Apoio de Sarney em 2002 rendeu frutos

Decisão do peemedebista de contrariar o PMDB e fazer campanha para Lula lhe rendeu controle de quase todo o setor elétrico

, O Estado de S.Paulo

09 de janeiro de 2011 | 00h00

O presidente do Senado, José Sarney (PMDB-AP), aderiu à candidatura do PT à Presidência ainda no início de 2002, antes mesmo que seu partido indicasse a deputada Rita Camata (ES) para vice na chapa do tucano José Serra, derrotado por Luiz Inácio Lula da Silva. E mesmo quando o PMDB entrou na campanha de Serra, Sarney levou à frente a sua dissidência pró-Lula. Cobrou caro por isso.

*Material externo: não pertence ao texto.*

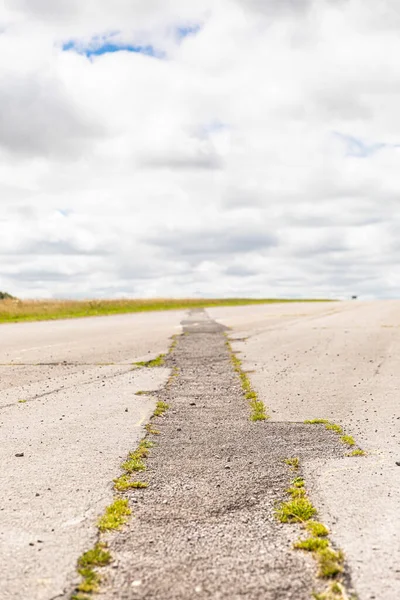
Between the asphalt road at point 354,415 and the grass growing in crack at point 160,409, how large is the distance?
4.93 feet

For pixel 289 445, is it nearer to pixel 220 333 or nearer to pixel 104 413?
pixel 104 413

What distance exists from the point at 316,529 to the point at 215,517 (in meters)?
0.76

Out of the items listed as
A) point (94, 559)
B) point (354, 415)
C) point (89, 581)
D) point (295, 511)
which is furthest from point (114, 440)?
point (89, 581)

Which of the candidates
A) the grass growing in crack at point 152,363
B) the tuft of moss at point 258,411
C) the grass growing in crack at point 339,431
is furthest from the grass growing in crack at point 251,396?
the grass growing in crack at point 152,363

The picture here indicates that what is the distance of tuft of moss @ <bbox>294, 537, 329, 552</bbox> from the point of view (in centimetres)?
419

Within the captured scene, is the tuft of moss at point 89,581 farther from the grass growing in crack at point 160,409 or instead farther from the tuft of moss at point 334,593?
the grass growing in crack at point 160,409

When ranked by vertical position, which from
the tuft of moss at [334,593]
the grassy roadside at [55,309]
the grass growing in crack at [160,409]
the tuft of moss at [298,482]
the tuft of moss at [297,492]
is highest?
the grassy roadside at [55,309]

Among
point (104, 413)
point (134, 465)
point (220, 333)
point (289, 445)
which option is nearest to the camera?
point (134, 465)

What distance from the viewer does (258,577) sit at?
12.4 ft

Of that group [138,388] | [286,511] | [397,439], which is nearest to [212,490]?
[286,511]

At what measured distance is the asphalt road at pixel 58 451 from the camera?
411 centimetres

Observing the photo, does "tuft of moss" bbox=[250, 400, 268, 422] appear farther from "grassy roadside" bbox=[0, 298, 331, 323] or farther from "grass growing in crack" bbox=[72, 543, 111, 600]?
"grassy roadside" bbox=[0, 298, 331, 323]

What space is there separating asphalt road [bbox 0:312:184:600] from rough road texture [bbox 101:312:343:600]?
35 cm

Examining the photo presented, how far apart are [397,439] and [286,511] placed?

Os cargos que detém no governo - desde Lula, mantidos com Dilma - superam em número os do PC do B, PDT e PP. Sarney controla praticamente todo o setor elétrico do País. A começar pelo ministro de Minas e Energia, Edison Lobão (PMDB-MA).

Ao todo, o orçamento do setor elétrico - para custeio e investimentos - supera os R$ 85 bilhões. A Eletrobrás, maior companhia do setor elétrico da América Latina, tem o controle do sistema de geração e transmissão de energia do País. O orçamento deste ano para investimentos do sistema Eletrobrás é de R$ 8,16 bilhões. O presidente da estatal é José Antonio Muniz . O padrinho, Sarney.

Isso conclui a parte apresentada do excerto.